__Activity__. Skip the pictures. Retype exactly, and only, the lines between the line holding "United States, site archbold_FL-11." and the last line below, inclusive.

Given entries section start

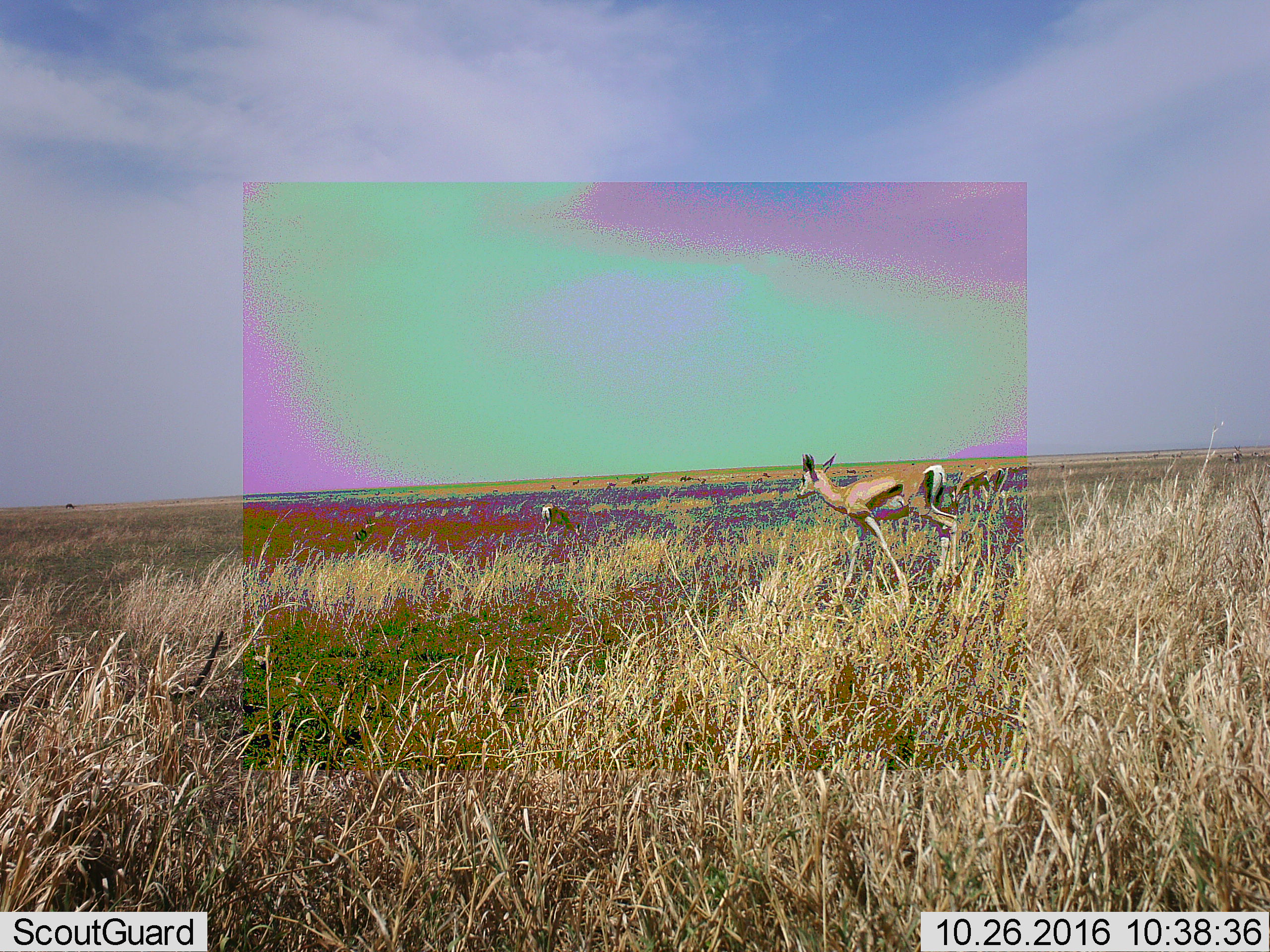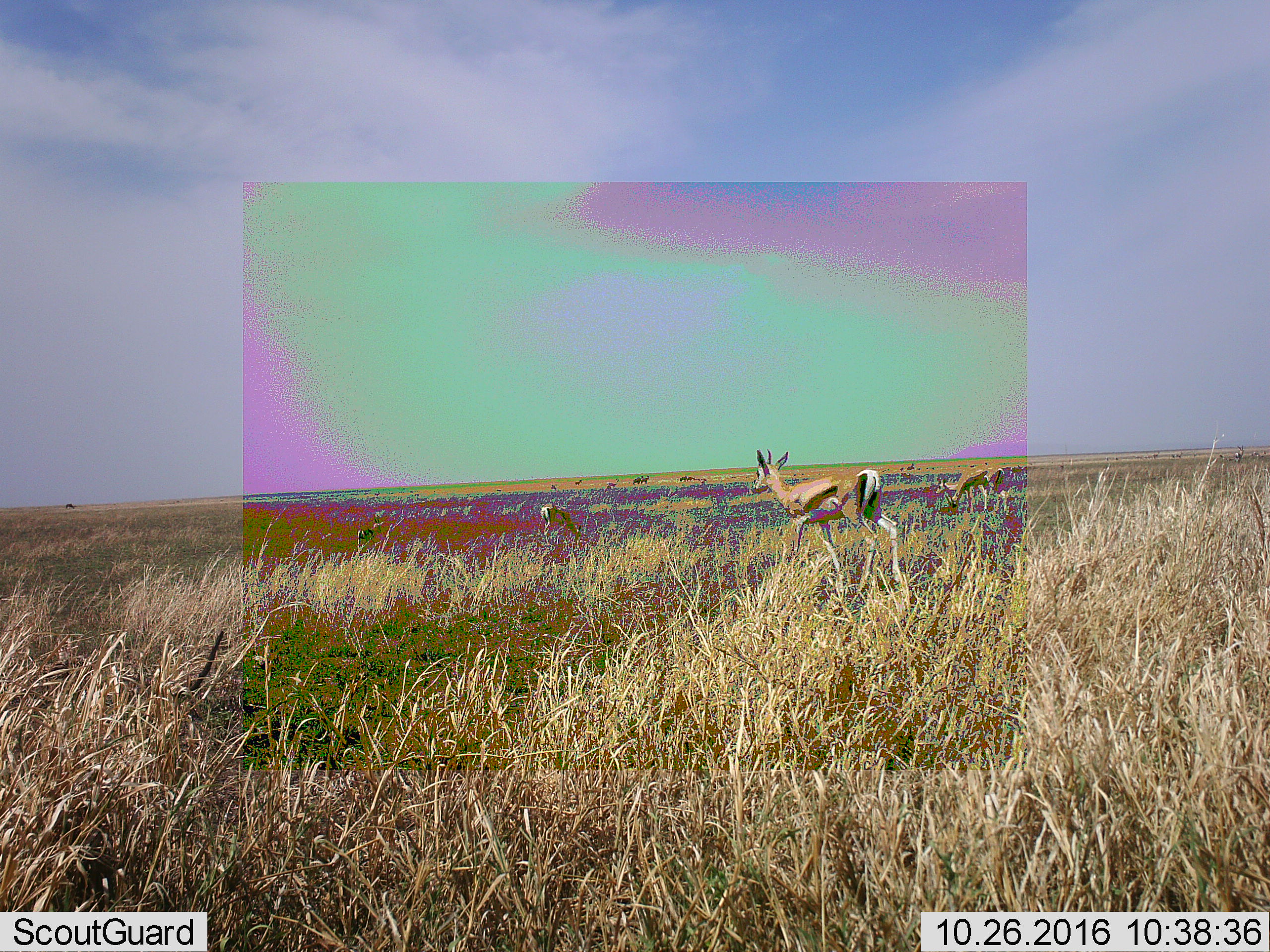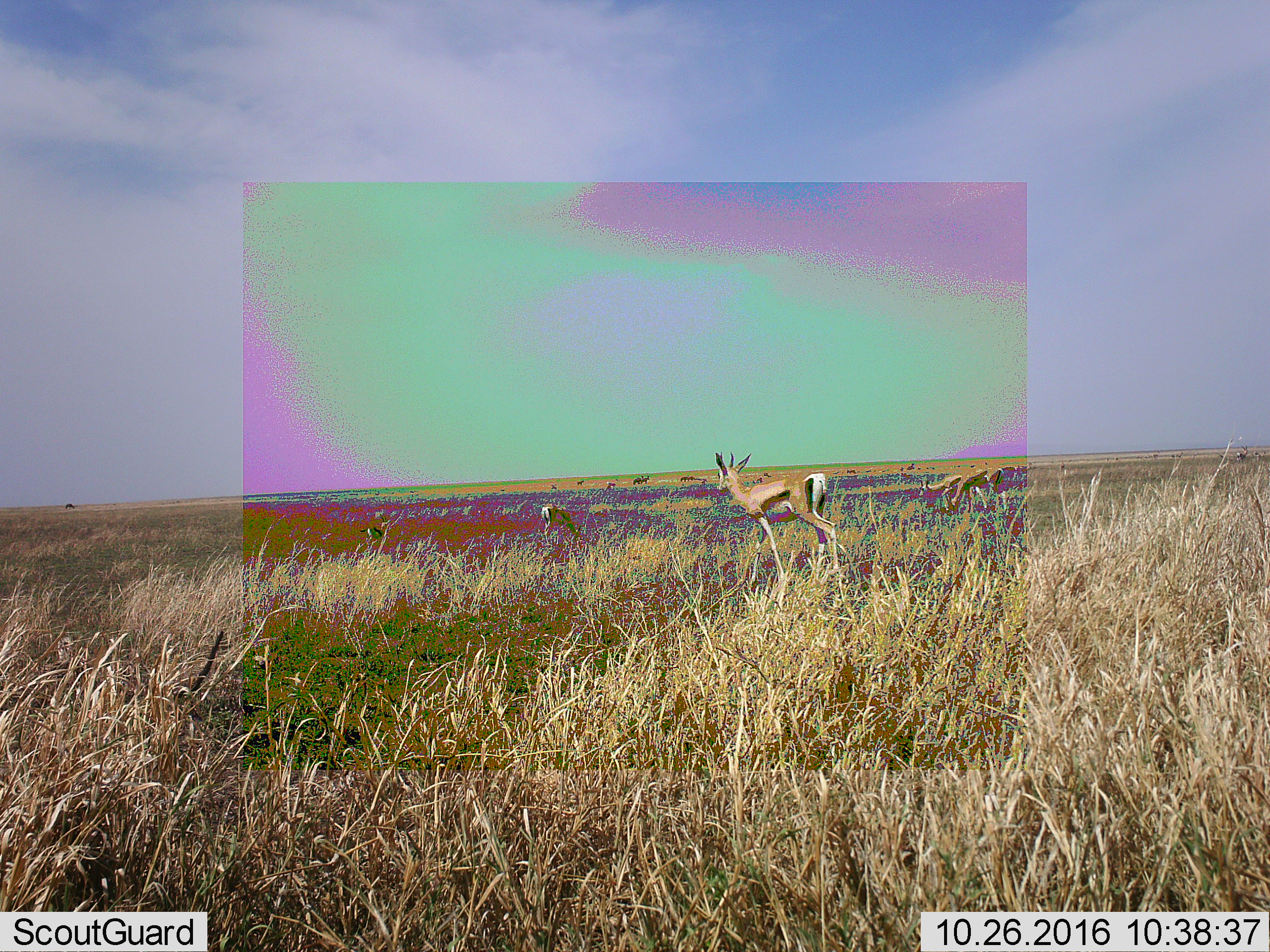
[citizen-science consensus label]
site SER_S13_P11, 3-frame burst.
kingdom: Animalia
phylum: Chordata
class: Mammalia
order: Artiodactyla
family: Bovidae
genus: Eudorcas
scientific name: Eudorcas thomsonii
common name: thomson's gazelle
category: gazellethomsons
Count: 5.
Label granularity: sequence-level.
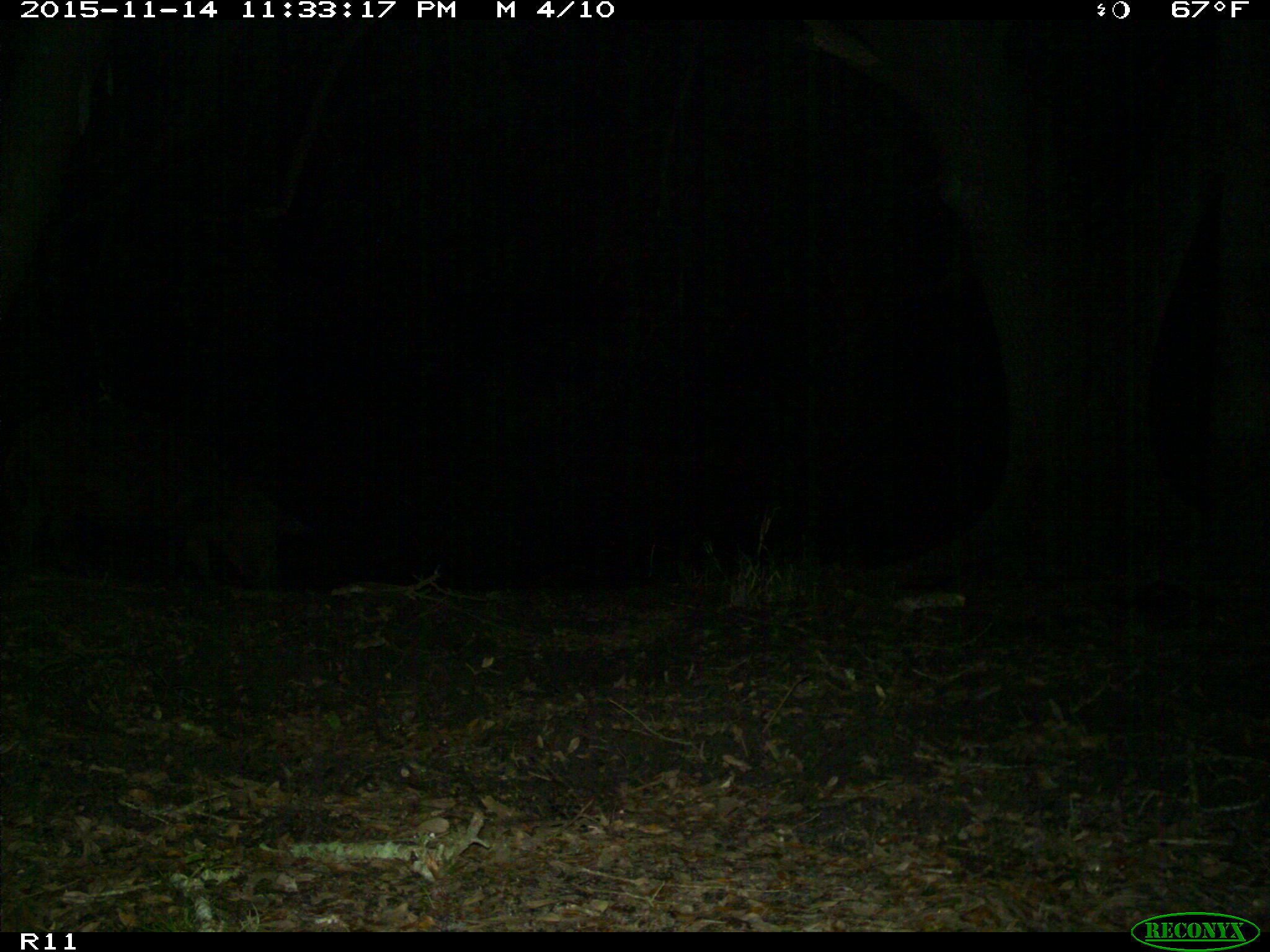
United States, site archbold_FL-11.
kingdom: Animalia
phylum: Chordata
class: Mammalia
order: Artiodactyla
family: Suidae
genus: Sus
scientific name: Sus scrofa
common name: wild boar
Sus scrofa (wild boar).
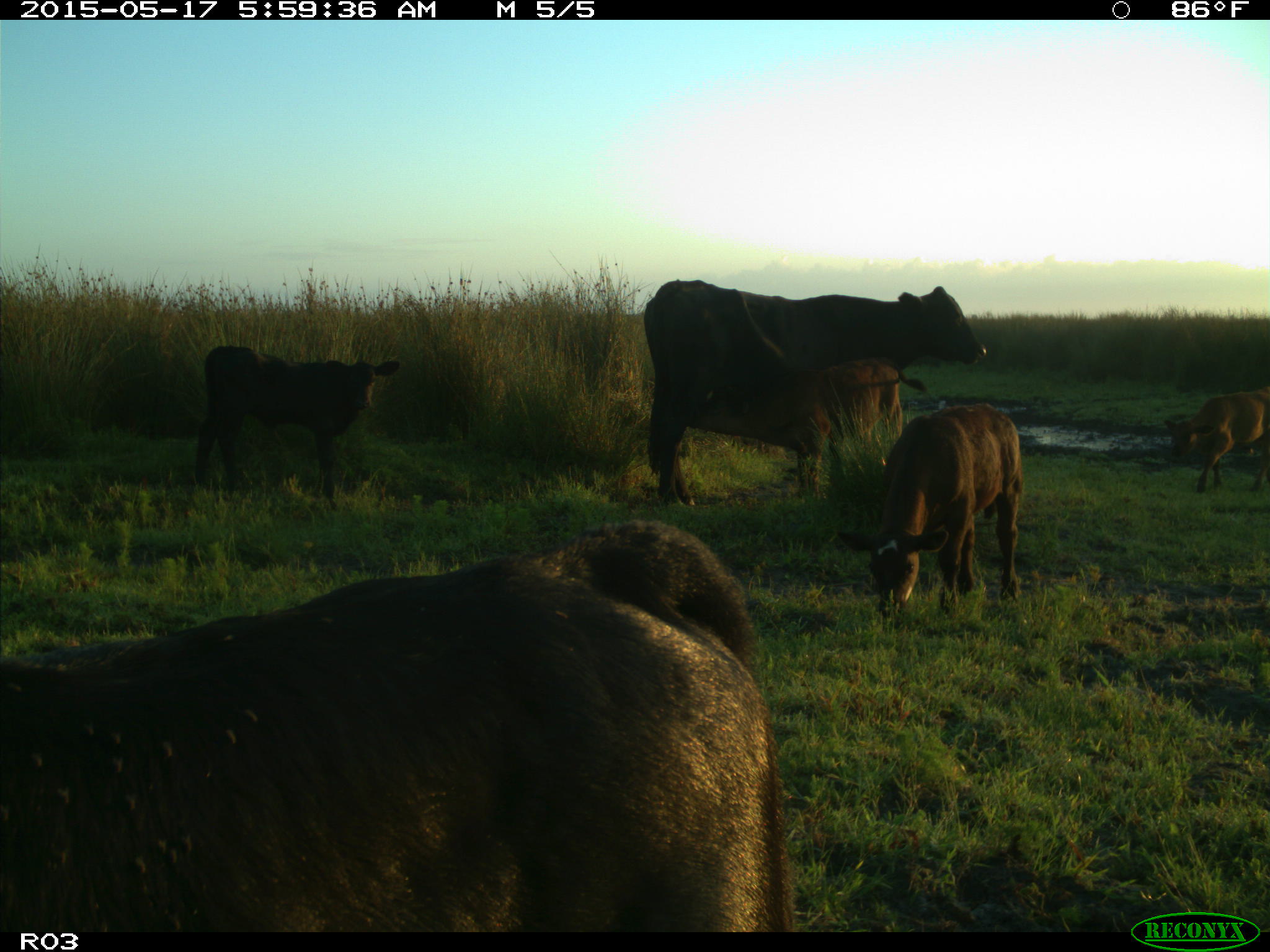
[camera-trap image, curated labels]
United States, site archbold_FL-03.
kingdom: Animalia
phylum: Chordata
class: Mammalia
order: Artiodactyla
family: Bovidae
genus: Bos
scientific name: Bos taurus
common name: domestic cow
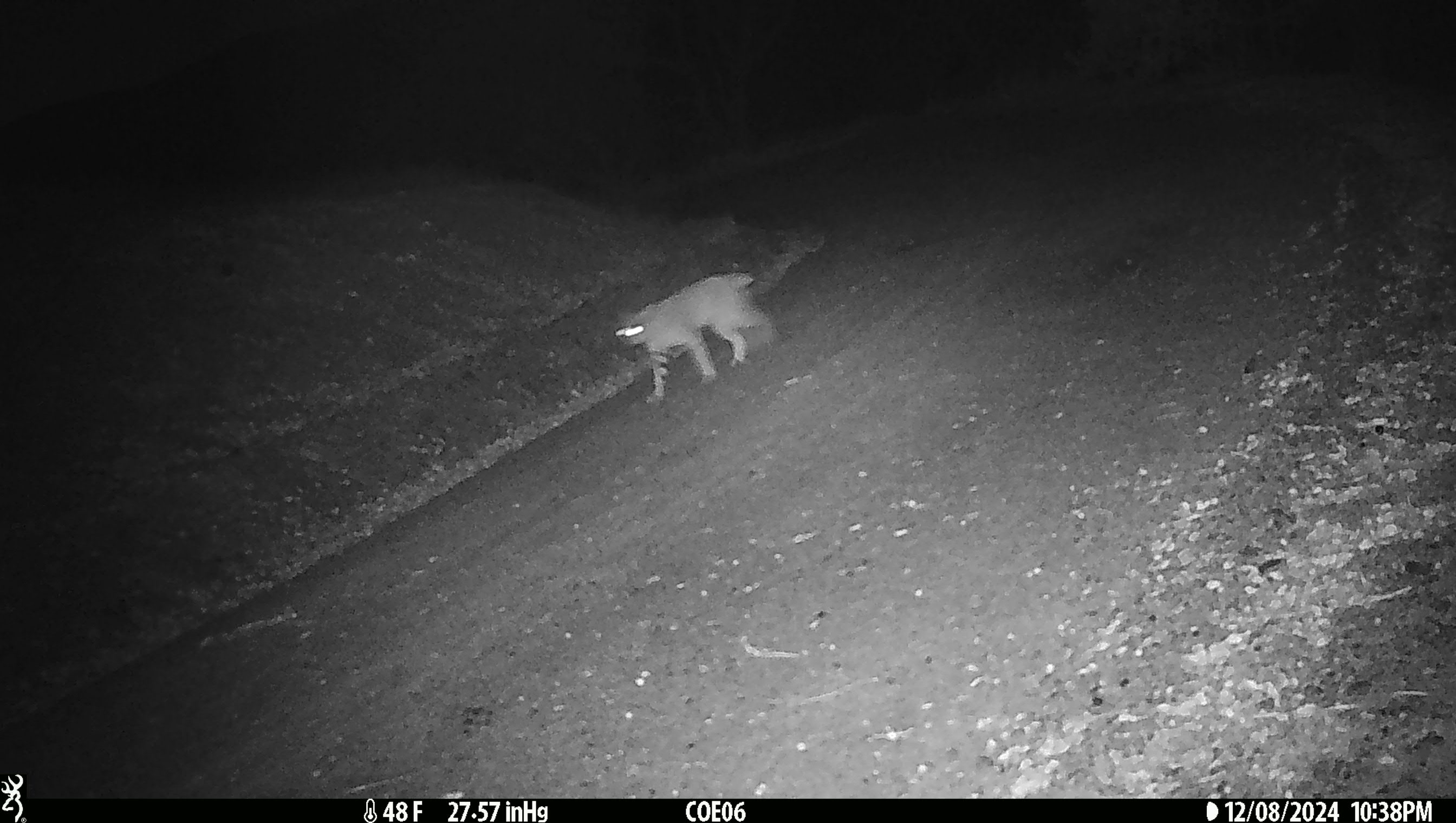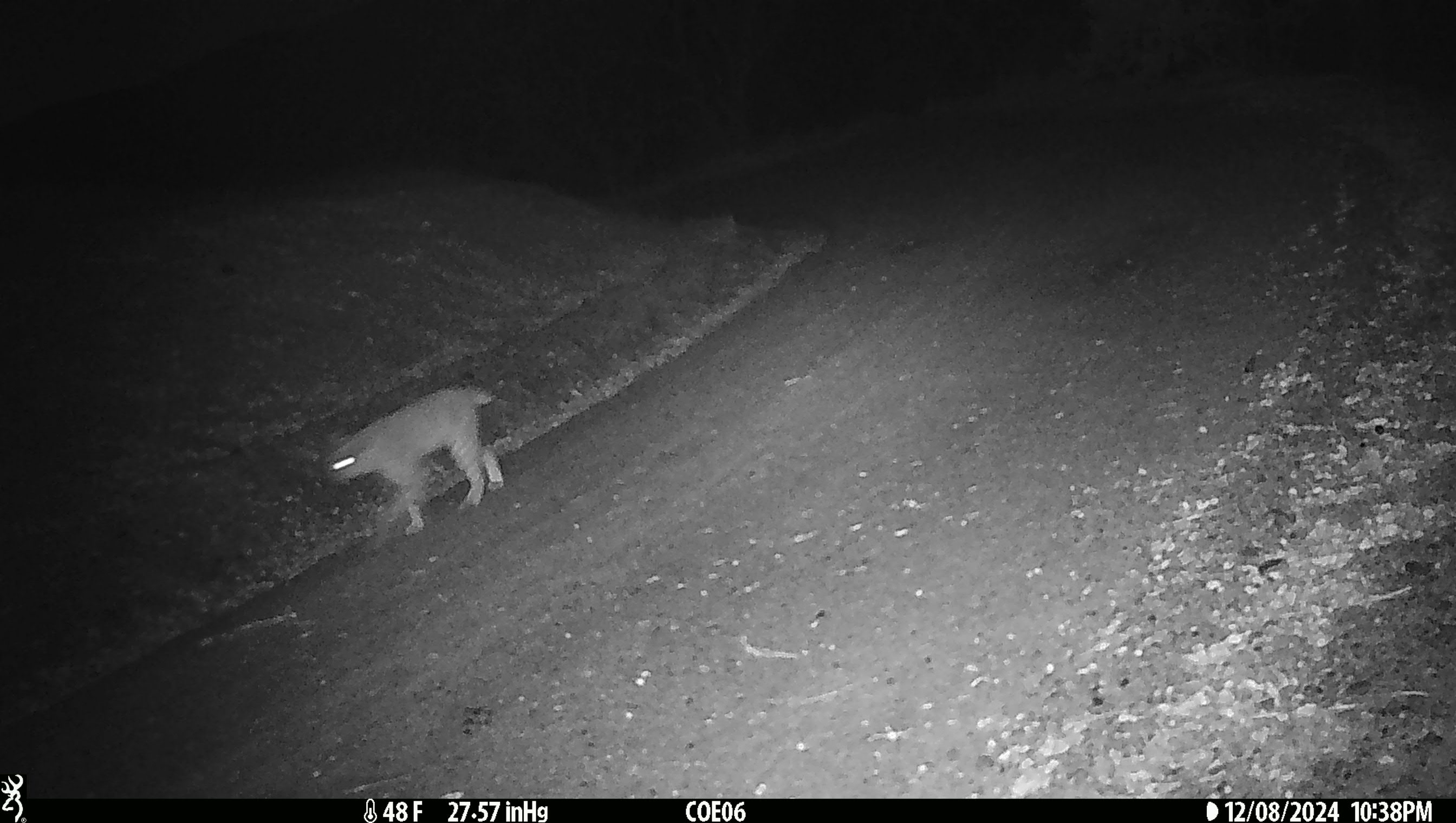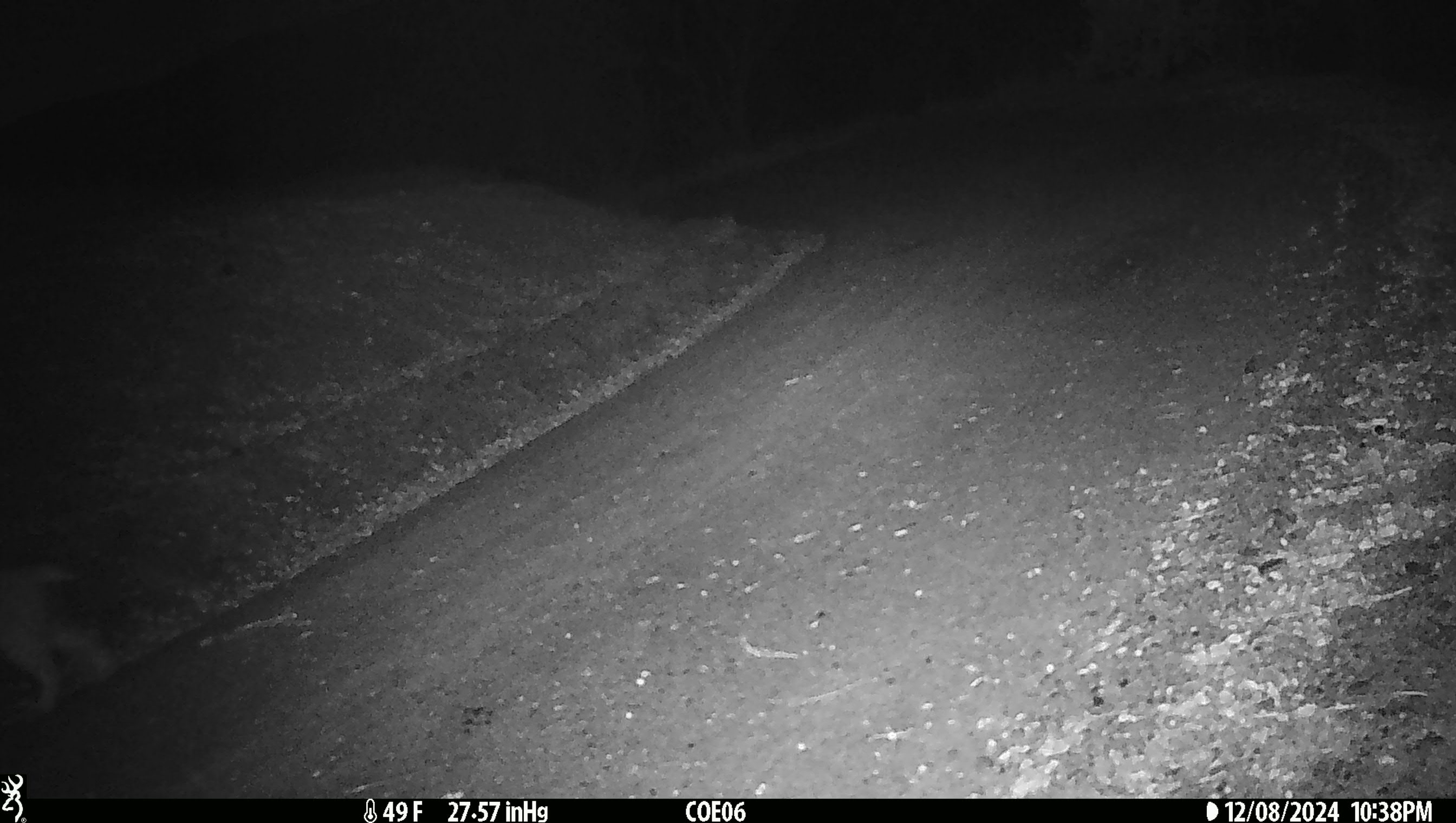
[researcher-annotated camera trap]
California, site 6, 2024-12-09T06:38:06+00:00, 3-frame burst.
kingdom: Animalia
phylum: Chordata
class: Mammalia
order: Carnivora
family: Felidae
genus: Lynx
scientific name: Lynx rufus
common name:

Given entries section end

__Result of this exercise__.
United States, site archbold_FL-11.
kingdom: Animalia
phylum: Chordata
class: Mammalia
order: Artiodactyla
family: Suidae
genus: Sus
scientific name: Sus scrofa
common name: wild boar
Sus scrofa (wild boar).
[camera-trap image, curated labels]
United States, site archbold_FL-03.
kingdom: Animalia
phylum: Chordata
class: Mammalia
order: Artiodactyla
family: Bovidae
genus: Bos
scientific name: Bos taurus
common name: domestic cow
[researcher-annotated camera trap]
California, site 6, 2024-12-09T06:38:06+00:00, 3-frame burst.
kingdom: Animalia
phylum: Chordata
class: Mammalia
order: Carnivora
family: Felidae
genus: Lynx
scientific name: Lynx rufus
common name:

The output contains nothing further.